During our session, we would meet as a group each Tuesday and Wednesday. On Tuesdays, we were given tasks to do within the business. Obviously these tasks were catered to your specific business needs and growing that market, usually they revolved around customer discovery to validate the idea.

On Tuesdays, every team was required to go and present what they did the past week to the group. As you can imagine, it certainly pushed us to the limits with school still in session, but the accountability that this group presentation caused kept FoodChain progressing.

On Wednesdays, TBF would bring in experts from various industries to give tips and insights from their experiences. Among the people we had during the second Cohort were several law professionals, marketing experts, and past entrepreneurs. Most importantly, there was always pizza or subs for everyone to enjoy!

Now honestly this is the most important part of TBF experience. We were able to gain a great deal of knowledge because we managed to ask the right questions during the presentations and network with the speakers afterwards. On several occasions, we asked extremely complicated questions regarding a wide array of topics and they were always able to help us. On one occurrence, we were actually able to get personalized advice from a legal expert, which otherwise would have cost us a great deal.

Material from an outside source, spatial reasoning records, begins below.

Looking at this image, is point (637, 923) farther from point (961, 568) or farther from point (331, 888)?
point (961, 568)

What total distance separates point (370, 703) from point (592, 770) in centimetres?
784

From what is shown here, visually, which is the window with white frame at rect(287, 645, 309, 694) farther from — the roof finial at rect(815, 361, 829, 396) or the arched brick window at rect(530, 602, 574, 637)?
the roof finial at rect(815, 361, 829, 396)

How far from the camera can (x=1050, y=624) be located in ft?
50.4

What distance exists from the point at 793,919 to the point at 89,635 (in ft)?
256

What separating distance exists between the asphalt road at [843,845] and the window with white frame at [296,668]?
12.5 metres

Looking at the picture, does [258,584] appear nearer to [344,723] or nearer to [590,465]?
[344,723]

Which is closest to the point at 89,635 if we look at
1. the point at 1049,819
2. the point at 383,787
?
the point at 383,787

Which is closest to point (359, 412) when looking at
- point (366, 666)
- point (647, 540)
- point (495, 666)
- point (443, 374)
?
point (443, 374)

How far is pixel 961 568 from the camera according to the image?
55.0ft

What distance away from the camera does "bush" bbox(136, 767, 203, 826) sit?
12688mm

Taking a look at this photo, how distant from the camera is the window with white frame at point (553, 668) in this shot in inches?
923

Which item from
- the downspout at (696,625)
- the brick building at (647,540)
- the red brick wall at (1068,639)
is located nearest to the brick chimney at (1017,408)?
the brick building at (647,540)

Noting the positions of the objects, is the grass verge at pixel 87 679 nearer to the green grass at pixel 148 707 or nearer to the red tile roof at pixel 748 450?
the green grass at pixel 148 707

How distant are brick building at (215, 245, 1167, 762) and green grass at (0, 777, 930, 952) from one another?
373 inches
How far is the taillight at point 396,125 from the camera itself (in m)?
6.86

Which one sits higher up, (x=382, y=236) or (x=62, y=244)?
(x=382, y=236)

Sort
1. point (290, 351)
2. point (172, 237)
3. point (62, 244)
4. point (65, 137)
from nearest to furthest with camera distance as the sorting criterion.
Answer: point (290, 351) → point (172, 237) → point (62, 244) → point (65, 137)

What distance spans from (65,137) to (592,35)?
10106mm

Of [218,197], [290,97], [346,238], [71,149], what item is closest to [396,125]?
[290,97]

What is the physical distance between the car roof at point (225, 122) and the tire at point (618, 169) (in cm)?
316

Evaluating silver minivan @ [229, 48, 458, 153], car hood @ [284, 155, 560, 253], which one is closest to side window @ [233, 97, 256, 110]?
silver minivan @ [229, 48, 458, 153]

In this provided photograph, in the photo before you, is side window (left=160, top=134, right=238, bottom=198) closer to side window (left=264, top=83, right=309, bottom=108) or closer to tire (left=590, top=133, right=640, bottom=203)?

After 8-weeks of this rigorous schedule, TBF hosts a final presentation with some of the best judges the city has to offer and all teams are required to pitch their product and work.

FoodChain is very proud to be one of the winning teams of the Second Cohort.

Now that about wraps up our official recap of our experience with the Innovation Institute. I want to extend a special thanks to Greg Coticchia and everyone else who helps run The Blast Furnace and the Innovation Institute. Words can never express how grateful we are for everything they have done for us as a company and for me on a personal level. You’ve changed not only our path, but also the path of many aspiring entrepreneurs for the better.